Chairman of the Board of a NY corp: “Good morning, gentlemen. I just got off the phone with our attorney, and he came up with a plan to get rid of our recent conviction. What’s going to happen is that my mom is going to start up a holding company, and we will sell the company to her holding company on credit. Then, all managers will be laid off for one week, then rehired with different titles. Then, we will go across the river to NJ where we will start up a new company, which will then buy the old company from my mom on credit, after which both debts will be cancelled. Then, all assets and employees will be transferred from the old company, now a wholly-owned subsidiary, to the new company, and we will officially close the subsidiary’s operations and list it as defunct, and take over it’s trademark name as the new name of our company. Then, we will emerge free of a criminal record and will be able to hold licences and government contracts again.”

The simplest answer is that companies cannot be criminally convicted. Individual officers of the company can be, but not the company itself. Therefore, the question doesn’t have a meaningful answer.

Note that schemes like this could be proposed to escape any debt. State law usually has rules about when successor liability attaches to a new corporation, and these rules will generally apply to corporate criminal liability in some fashion.

You’re a hundred years behind the times, I’m afraid. :wink:

See Arthur Andersen LLP v. United States, cited by friedo. The company was charged and convicted of obstruction of justice. That conviction was ultimately set aside by the Supreme Court, but on the basis of an error in the judge’s instructions to the jury, not on any principle of corporate immunity from criminal charges.

This is completely wrong. See post #2.

Point taken.

To go back to the OP, there is no such offence as corporate manslaughter in the U.S., although England and Wales now have such an offence.

The question of whether corporations can be tried for offences against a person has been debated in U.S. for 150 years, with courts coming down on all sides.

An excellent article on the history of such cases can be found in Can a Corporation Commit Manslaughter? Recent Developments in the United Kingdom and the United States, By Laurel J Harbour.

And this paragraph is especially relevant:

I don’t see why criminal penalties could not apply to a corporation. If the appropriate penalty for a real person were X years in prison, then sentence the corporation to cease trading for X years.

Back in the Middle Ages, some European jurisdictions would occasionally impose criminal liability on animals. You’ll occasionally see accounts of some town hanging a pig, for instance.

An example of the concept of deodand. Last used in England in 1841 against a railway, according to the wiki article, leading to the Fatal Accidents Act.

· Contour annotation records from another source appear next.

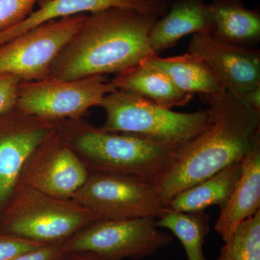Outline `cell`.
I'll list each match as a JSON object with an SVG mask.
<instances>
[{
	"label": "cell",
	"mask_w": 260,
	"mask_h": 260,
	"mask_svg": "<svg viewBox=\"0 0 260 260\" xmlns=\"http://www.w3.org/2000/svg\"><path fill=\"white\" fill-rule=\"evenodd\" d=\"M56 129V121L27 114L17 107L0 115V215L18 184L29 154Z\"/></svg>",
	"instance_id": "cell-11"
},
{
	"label": "cell",
	"mask_w": 260,
	"mask_h": 260,
	"mask_svg": "<svg viewBox=\"0 0 260 260\" xmlns=\"http://www.w3.org/2000/svg\"><path fill=\"white\" fill-rule=\"evenodd\" d=\"M66 254L64 243H59L41 246L12 260H61Z\"/></svg>",
	"instance_id": "cell-25"
},
{
	"label": "cell",
	"mask_w": 260,
	"mask_h": 260,
	"mask_svg": "<svg viewBox=\"0 0 260 260\" xmlns=\"http://www.w3.org/2000/svg\"><path fill=\"white\" fill-rule=\"evenodd\" d=\"M171 3L172 0H48L16 26L0 32V45L46 22L110 8H129L160 18Z\"/></svg>",
	"instance_id": "cell-13"
},
{
	"label": "cell",
	"mask_w": 260,
	"mask_h": 260,
	"mask_svg": "<svg viewBox=\"0 0 260 260\" xmlns=\"http://www.w3.org/2000/svg\"><path fill=\"white\" fill-rule=\"evenodd\" d=\"M88 175L84 162L56 129L29 154L18 183L52 196L72 199Z\"/></svg>",
	"instance_id": "cell-10"
},
{
	"label": "cell",
	"mask_w": 260,
	"mask_h": 260,
	"mask_svg": "<svg viewBox=\"0 0 260 260\" xmlns=\"http://www.w3.org/2000/svg\"><path fill=\"white\" fill-rule=\"evenodd\" d=\"M99 219L73 199L18 183L0 215V232L44 245L59 244Z\"/></svg>",
	"instance_id": "cell-4"
},
{
	"label": "cell",
	"mask_w": 260,
	"mask_h": 260,
	"mask_svg": "<svg viewBox=\"0 0 260 260\" xmlns=\"http://www.w3.org/2000/svg\"><path fill=\"white\" fill-rule=\"evenodd\" d=\"M116 89L172 109L188 104L194 95L181 91L166 73L142 61L116 75L112 80Z\"/></svg>",
	"instance_id": "cell-16"
},
{
	"label": "cell",
	"mask_w": 260,
	"mask_h": 260,
	"mask_svg": "<svg viewBox=\"0 0 260 260\" xmlns=\"http://www.w3.org/2000/svg\"><path fill=\"white\" fill-rule=\"evenodd\" d=\"M61 260H104L88 252H67Z\"/></svg>",
	"instance_id": "cell-27"
},
{
	"label": "cell",
	"mask_w": 260,
	"mask_h": 260,
	"mask_svg": "<svg viewBox=\"0 0 260 260\" xmlns=\"http://www.w3.org/2000/svg\"><path fill=\"white\" fill-rule=\"evenodd\" d=\"M72 199L109 220L158 219L167 207L155 183L118 172H89Z\"/></svg>",
	"instance_id": "cell-6"
},
{
	"label": "cell",
	"mask_w": 260,
	"mask_h": 260,
	"mask_svg": "<svg viewBox=\"0 0 260 260\" xmlns=\"http://www.w3.org/2000/svg\"><path fill=\"white\" fill-rule=\"evenodd\" d=\"M212 35L224 42L254 47L260 41L259 10L248 9L242 0H213Z\"/></svg>",
	"instance_id": "cell-18"
},
{
	"label": "cell",
	"mask_w": 260,
	"mask_h": 260,
	"mask_svg": "<svg viewBox=\"0 0 260 260\" xmlns=\"http://www.w3.org/2000/svg\"><path fill=\"white\" fill-rule=\"evenodd\" d=\"M158 18L121 8L88 14L53 61L49 78L72 80L118 75L140 64L155 55L149 34Z\"/></svg>",
	"instance_id": "cell-1"
},
{
	"label": "cell",
	"mask_w": 260,
	"mask_h": 260,
	"mask_svg": "<svg viewBox=\"0 0 260 260\" xmlns=\"http://www.w3.org/2000/svg\"><path fill=\"white\" fill-rule=\"evenodd\" d=\"M214 28L210 5L204 0H174L164 16L156 20L149 34L155 55L173 47L181 38L194 34H212Z\"/></svg>",
	"instance_id": "cell-14"
},
{
	"label": "cell",
	"mask_w": 260,
	"mask_h": 260,
	"mask_svg": "<svg viewBox=\"0 0 260 260\" xmlns=\"http://www.w3.org/2000/svg\"><path fill=\"white\" fill-rule=\"evenodd\" d=\"M238 98L253 110L260 113V85Z\"/></svg>",
	"instance_id": "cell-26"
},
{
	"label": "cell",
	"mask_w": 260,
	"mask_h": 260,
	"mask_svg": "<svg viewBox=\"0 0 260 260\" xmlns=\"http://www.w3.org/2000/svg\"><path fill=\"white\" fill-rule=\"evenodd\" d=\"M156 219H99L64 242L67 252H88L104 260L143 259L172 242Z\"/></svg>",
	"instance_id": "cell-7"
},
{
	"label": "cell",
	"mask_w": 260,
	"mask_h": 260,
	"mask_svg": "<svg viewBox=\"0 0 260 260\" xmlns=\"http://www.w3.org/2000/svg\"><path fill=\"white\" fill-rule=\"evenodd\" d=\"M99 107L106 112L102 129L126 133L181 148L209 127V109L176 112L131 93L116 90L107 94Z\"/></svg>",
	"instance_id": "cell-5"
},
{
	"label": "cell",
	"mask_w": 260,
	"mask_h": 260,
	"mask_svg": "<svg viewBox=\"0 0 260 260\" xmlns=\"http://www.w3.org/2000/svg\"><path fill=\"white\" fill-rule=\"evenodd\" d=\"M259 210L260 138L243 159L240 176L214 229L227 242L239 224Z\"/></svg>",
	"instance_id": "cell-15"
},
{
	"label": "cell",
	"mask_w": 260,
	"mask_h": 260,
	"mask_svg": "<svg viewBox=\"0 0 260 260\" xmlns=\"http://www.w3.org/2000/svg\"><path fill=\"white\" fill-rule=\"evenodd\" d=\"M39 0H0V32L13 28L34 12Z\"/></svg>",
	"instance_id": "cell-22"
},
{
	"label": "cell",
	"mask_w": 260,
	"mask_h": 260,
	"mask_svg": "<svg viewBox=\"0 0 260 260\" xmlns=\"http://www.w3.org/2000/svg\"><path fill=\"white\" fill-rule=\"evenodd\" d=\"M217 260H260V210L239 224Z\"/></svg>",
	"instance_id": "cell-21"
},
{
	"label": "cell",
	"mask_w": 260,
	"mask_h": 260,
	"mask_svg": "<svg viewBox=\"0 0 260 260\" xmlns=\"http://www.w3.org/2000/svg\"><path fill=\"white\" fill-rule=\"evenodd\" d=\"M44 245L17 236L0 232V260L13 259L23 253Z\"/></svg>",
	"instance_id": "cell-23"
},
{
	"label": "cell",
	"mask_w": 260,
	"mask_h": 260,
	"mask_svg": "<svg viewBox=\"0 0 260 260\" xmlns=\"http://www.w3.org/2000/svg\"><path fill=\"white\" fill-rule=\"evenodd\" d=\"M88 14L51 20L37 25L0 45V73L22 81L49 78L53 61L78 30Z\"/></svg>",
	"instance_id": "cell-9"
},
{
	"label": "cell",
	"mask_w": 260,
	"mask_h": 260,
	"mask_svg": "<svg viewBox=\"0 0 260 260\" xmlns=\"http://www.w3.org/2000/svg\"><path fill=\"white\" fill-rule=\"evenodd\" d=\"M117 90L107 75L64 80L48 78L22 81L17 108L27 114L51 121L83 118L103 98Z\"/></svg>",
	"instance_id": "cell-8"
},
{
	"label": "cell",
	"mask_w": 260,
	"mask_h": 260,
	"mask_svg": "<svg viewBox=\"0 0 260 260\" xmlns=\"http://www.w3.org/2000/svg\"><path fill=\"white\" fill-rule=\"evenodd\" d=\"M56 131L89 172L122 173L155 184L180 148L137 135L106 131L83 118L56 121Z\"/></svg>",
	"instance_id": "cell-3"
},
{
	"label": "cell",
	"mask_w": 260,
	"mask_h": 260,
	"mask_svg": "<svg viewBox=\"0 0 260 260\" xmlns=\"http://www.w3.org/2000/svg\"><path fill=\"white\" fill-rule=\"evenodd\" d=\"M188 52L204 61L235 96L260 85L259 49L224 42L212 34H194Z\"/></svg>",
	"instance_id": "cell-12"
},
{
	"label": "cell",
	"mask_w": 260,
	"mask_h": 260,
	"mask_svg": "<svg viewBox=\"0 0 260 260\" xmlns=\"http://www.w3.org/2000/svg\"><path fill=\"white\" fill-rule=\"evenodd\" d=\"M242 162L233 164L212 177L181 191L167 203V206L184 213L203 211L212 205H218L223 209L240 176Z\"/></svg>",
	"instance_id": "cell-19"
},
{
	"label": "cell",
	"mask_w": 260,
	"mask_h": 260,
	"mask_svg": "<svg viewBox=\"0 0 260 260\" xmlns=\"http://www.w3.org/2000/svg\"><path fill=\"white\" fill-rule=\"evenodd\" d=\"M203 102L211 115L209 127L179 149L157 182L166 205L181 191L242 162L260 138V113L242 99L225 92Z\"/></svg>",
	"instance_id": "cell-2"
},
{
	"label": "cell",
	"mask_w": 260,
	"mask_h": 260,
	"mask_svg": "<svg viewBox=\"0 0 260 260\" xmlns=\"http://www.w3.org/2000/svg\"><path fill=\"white\" fill-rule=\"evenodd\" d=\"M210 216L203 211L184 213L167 207L156 220L158 227L169 229L180 241L187 260H208L203 252L210 231Z\"/></svg>",
	"instance_id": "cell-20"
},
{
	"label": "cell",
	"mask_w": 260,
	"mask_h": 260,
	"mask_svg": "<svg viewBox=\"0 0 260 260\" xmlns=\"http://www.w3.org/2000/svg\"><path fill=\"white\" fill-rule=\"evenodd\" d=\"M143 61L166 73L181 91L198 94L203 101L227 92L210 67L191 53L169 58L153 55Z\"/></svg>",
	"instance_id": "cell-17"
},
{
	"label": "cell",
	"mask_w": 260,
	"mask_h": 260,
	"mask_svg": "<svg viewBox=\"0 0 260 260\" xmlns=\"http://www.w3.org/2000/svg\"><path fill=\"white\" fill-rule=\"evenodd\" d=\"M22 80L17 75L0 73V115L16 108Z\"/></svg>",
	"instance_id": "cell-24"
}]
</instances>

How did they get the evidence for the conviction? Did somebody squeal?

You don’t need to go too far into hypotheticals. This issue has cropped up recently with companies whose corporate ancestors failed to pay life insurance claims to Holocaust victims’ heirs or were involved in the slave trade.

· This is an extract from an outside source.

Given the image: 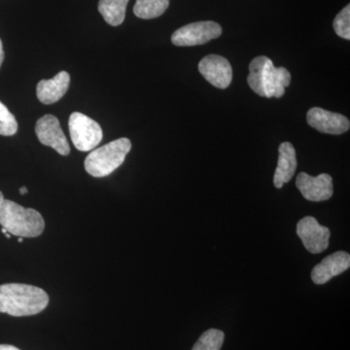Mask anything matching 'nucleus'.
<instances>
[{"instance_id": "nucleus-1", "label": "nucleus", "mask_w": 350, "mask_h": 350, "mask_svg": "<svg viewBox=\"0 0 350 350\" xmlns=\"http://www.w3.org/2000/svg\"><path fill=\"white\" fill-rule=\"evenodd\" d=\"M49 296L41 288L21 283L0 285V312L11 317H31L47 308Z\"/></svg>"}, {"instance_id": "nucleus-2", "label": "nucleus", "mask_w": 350, "mask_h": 350, "mask_svg": "<svg viewBox=\"0 0 350 350\" xmlns=\"http://www.w3.org/2000/svg\"><path fill=\"white\" fill-rule=\"evenodd\" d=\"M248 85L262 98H282L291 83V75L284 68H275L266 56L255 57L250 64Z\"/></svg>"}, {"instance_id": "nucleus-3", "label": "nucleus", "mask_w": 350, "mask_h": 350, "mask_svg": "<svg viewBox=\"0 0 350 350\" xmlns=\"http://www.w3.org/2000/svg\"><path fill=\"white\" fill-rule=\"evenodd\" d=\"M0 225L19 238H36L42 234L45 228L42 215L38 211L25 208L9 200H4L0 206Z\"/></svg>"}, {"instance_id": "nucleus-4", "label": "nucleus", "mask_w": 350, "mask_h": 350, "mask_svg": "<svg viewBox=\"0 0 350 350\" xmlns=\"http://www.w3.org/2000/svg\"><path fill=\"white\" fill-rule=\"evenodd\" d=\"M131 149V140L126 137L103 145L87 156L85 170L88 174L96 178L108 176L121 167Z\"/></svg>"}, {"instance_id": "nucleus-5", "label": "nucleus", "mask_w": 350, "mask_h": 350, "mask_svg": "<svg viewBox=\"0 0 350 350\" xmlns=\"http://www.w3.org/2000/svg\"><path fill=\"white\" fill-rule=\"evenodd\" d=\"M69 133L77 150H93L103 137V129L94 120L80 112H73L69 117Z\"/></svg>"}, {"instance_id": "nucleus-6", "label": "nucleus", "mask_w": 350, "mask_h": 350, "mask_svg": "<svg viewBox=\"0 0 350 350\" xmlns=\"http://www.w3.org/2000/svg\"><path fill=\"white\" fill-rule=\"evenodd\" d=\"M221 34L222 27L217 23L211 21L192 23L175 31L172 36V42L178 47L204 45L213 39L218 38Z\"/></svg>"}, {"instance_id": "nucleus-7", "label": "nucleus", "mask_w": 350, "mask_h": 350, "mask_svg": "<svg viewBox=\"0 0 350 350\" xmlns=\"http://www.w3.org/2000/svg\"><path fill=\"white\" fill-rule=\"evenodd\" d=\"M297 234L303 241L304 246L312 254L325 251L329 246L331 232L325 226L312 216H306L297 224Z\"/></svg>"}, {"instance_id": "nucleus-8", "label": "nucleus", "mask_w": 350, "mask_h": 350, "mask_svg": "<svg viewBox=\"0 0 350 350\" xmlns=\"http://www.w3.org/2000/svg\"><path fill=\"white\" fill-rule=\"evenodd\" d=\"M36 133L40 144L52 147L62 156H68L70 153V146L59 119L54 115H45L36 122Z\"/></svg>"}, {"instance_id": "nucleus-9", "label": "nucleus", "mask_w": 350, "mask_h": 350, "mask_svg": "<svg viewBox=\"0 0 350 350\" xmlns=\"http://www.w3.org/2000/svg\"><path fill=\"white\" fill-rule=\"evenodd\" d=\"M296 186L303 197L310 202H324L330 200L333 196V179L327 174L313 177L306 172H301L297 176Z\"/></svg>"}, {"instance_id": "nucleus-10", "label": "nucleus", "mask_w": 350, "mask_h": 350, "mask_svg": "<svg viewBox=\"0 0 350 350\" xmlns=\"http://www.w3.org/2000/svg\"><path fill=\"white\" fill-rule=\"evenodd\" d=\"M199 71L206 81L218 89L230 86L232 79L231 64L226 57L219 55H208L199 64Z\"/></svg>"}, {"instance_id": "nucleus-11", "label": "nucleus", "mask_w": 350, "mask_h": 350, "mask_svg": "<svg viewBox=\"0 0 350 350\" xmlns=\"http://www.w3.org/2000/svg\"><path fill=\"white\" fill-rule=\"evenodd\" d=\"M306 121L315 130L329 135H342L350 128L349 120L344 115L320 107L310 108L306 114Z\"/></svg>"}, {"instance_id": "nucleus-12", "label": "nucleus", "mask_w": 350, "mask_h": 350, "mask_svg": "<svg viewBox=\"0 0 350 350\" xmlns=\"http://www.w3.org/2000/svg\"><path fill=\"white\" fill-rule=\"evenodd\" d=\"M350 267V255L345 251H337L324 258L313 268L312 280L315 284L322 285L335 276L342 275Z\"/></svg>"}, {"instance_id": "nucleus-13", "label": "nucleus", "mask_w": 350, "mask_h": 350, "mask_svg": "<svg viewBox=\"0 0 350 350\" xmlns=\"http://www.w3.org/2000/svg\"><path fill=\"white\" fill-rule=\"evenodd\" d=\"M69 84L70 75L66 71H61L52 79L41 80L36 87L38 100L44 105L57 103L66 94Z\"/></svg>"}, {"instance_id": "nucleus-14", "label": "nucleus", "mask_w": 350, "mask_h": 350, "mask_svg": "<svg viewBox=\"0 0 350 350\" xmlns=\"http://www.w3.org/2000/svg\"><path fill=\"white\" fill-rule=\"evenodd\" d=\"M278 163L276 167L273 184L276 188L283 187L285 183L291 180L296 172L297 162L296 150L290 142H283L278 148Z\"/></svg>"}, {"instance_id": "nucleus-15", "label": "nucleus", "mask_w": 350, "mask_h": 350, "mask_svg": "<svg viewBox=\"0 0 350 350\" xmlns=\"http://www.w3.org/2000/svg\"><path fill=\"white\" fill-rule=\"evenodd\" d=\"M129 0H100L98 12L108 25L117 27L123 24Z\"/></svg>"}, {"instance_id": "nucleus-16", "label": "nucleus", "mask_w": 350, "mask_h": 350, "mask_svg": "<svg viewBox=\"0 0 350 350\" xmlns=\"http://www.w3.org/2000/svg\"><path fill=\"white\" fill-rule=\"evenodd\" d=\"M169 5L170 0H137L133 12L140 19H155L162 16Z\"/></svg>"}, {"instance_id": "nucleus-17", "label": "nucleus", "mask_w": 350, "mask_h": 350, "mask_svg": "<svg viewBox=\"0 0 350 350\" xmlns=\"http://www.w3.org/2000/svg\"><path fill=\"white\" fill-rule=\"evenodd\" d=\"M225 335L218 329H209L204 332L192 350H220L224 342Z\"/></svg>"}, {"instance_id": "nucleus-18", "label": "nucleus", "mask_w": 350, "mask_h": 350, "mask_svg": "<svg viewBox=\"0 0 350 350\" xmlns=\"http://www.w3.org/2000/svg\"><path fill=\"white\" fill-rule=\"evenodd\" d=\"M18 131V122L8 108L0 101V135L11 137Z\"/></svg>"}, {"instance_id": "nucleus-19", "label": "nucleus", "mask_w": 350, "mask_h": 350, "mask_svg": "<svg viewBox=\"0 0 350 350\" xmlns=\"http://www.w3.org/2000/svg\"><path fill=\"white\" fill-rule=\"evenodd\" d=\"M334 29L340 38L350 39V6L347 5L336 16L333 23Z\"/></svg>"}, {"instance_id": "nucleus-20", "label": "nucleus", "mask_w": 350, "mask_h": 350, "mask_svg": "<svg viewBox=\"0 0 350 350\" xmlns=\"http://www.w3.org/2000/svg\"><path fill=\"white\" fill-rule=\"evenodd\" d=\"M4 59V51H3V45H2L1 39H0V68H1L2 63H3Z\"/></svg>"}, {"instance_id": "nucleus-21", "label": "nucleus", "mask_w": 350, "mask_h": 350, "mask_svg": "<svg viewBox=\"0 0 350 350\" xmlns=\"http://www.w3.org/2000/svg\"><path fill=\"white\" fill-rule=\"evenodd\" d=\"M0 350H20L10 345H0Z\"/></svg>"}, {"instance_id": "nucleus-22", "label": "nucleus", "mask_w": 350, "mask_h": 350, "mask_svg": "<svg viewBox=\"0 0 350 350\" xmlns=\"http://www.w3.org/2000/svg\"><path fill=\"white\" fill-rule=\"evenodd\" d=\"M27 192H29V191H27V187L20 188V193H21V194L25 195V194H27Z\"/></svg>"}, {"instance_id": "nucleus-23", "label": "nucleus", "mask_w": 350, "mask_h": 350, "mask_svg": "<svg viewBox=\"0 0 350 350\" xmlns=\"http://www.w3.org/2000/svg\"><path fill=\"white\" fill-rule=\"evenodd\" d=\"M4 200H5V199H4V196H3V194H2L1 191H0V206H1L2 202H3Z\"/></svg>"}, {"instance_id": "nucleus-24", "label": "nucleus", "mask_w": 350, "mask_h": 350, "mask_svg": "<svg viewBox=\"0 0 350 350\" xmlns=\"http://www.w3.org/2000/svg\"><path fill=\"white\" fill-rule=\"evenodd\" d=\"M5 234L6 238H8V239L11 238V234H9V232H6V234Z\"/></svg>"}, {"instance_id": "nucleus-25", "label": "nucleus", "mask_w": 350, "mask_h": 350, "mask_svg": "<svg viewBox=\"0 0 350 350\" xmlns=\"http://www.w3.org/2000/svg\"><path fill=\"white\" fill-rule=\"evenodd\" d=\"M22 241H23V238H20L19 239V243H22Z\"/></svg>"}]
</instances>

Do you have any idea how easy it is to take down a coroporation and resurrect it under another name?

If anything came up like this the corporation would dissolve and re-invent itself under another name.

No company would ever worry about such a thing as if the restrictions are too much, they simply go bankrupt, dissolve and then come back under a brand new company

If two companies merge and it was going to be a potential issue, the companies would not merge, The lawyers and accountants would find another way to do it. It doesn’t even have to be a real issue, it could be a POTENTIAL issue.

I think the question is very interesting in theory. In real life, I can see anyone with any potential or real issues, continuing the company. After all you can BUY a name. The way AT&T was broken up and SBC eventually bought a lot of the baby bells then bought AT&T and resumed the name. AT&T today is not the same AT&T of the late 70s/early 80s.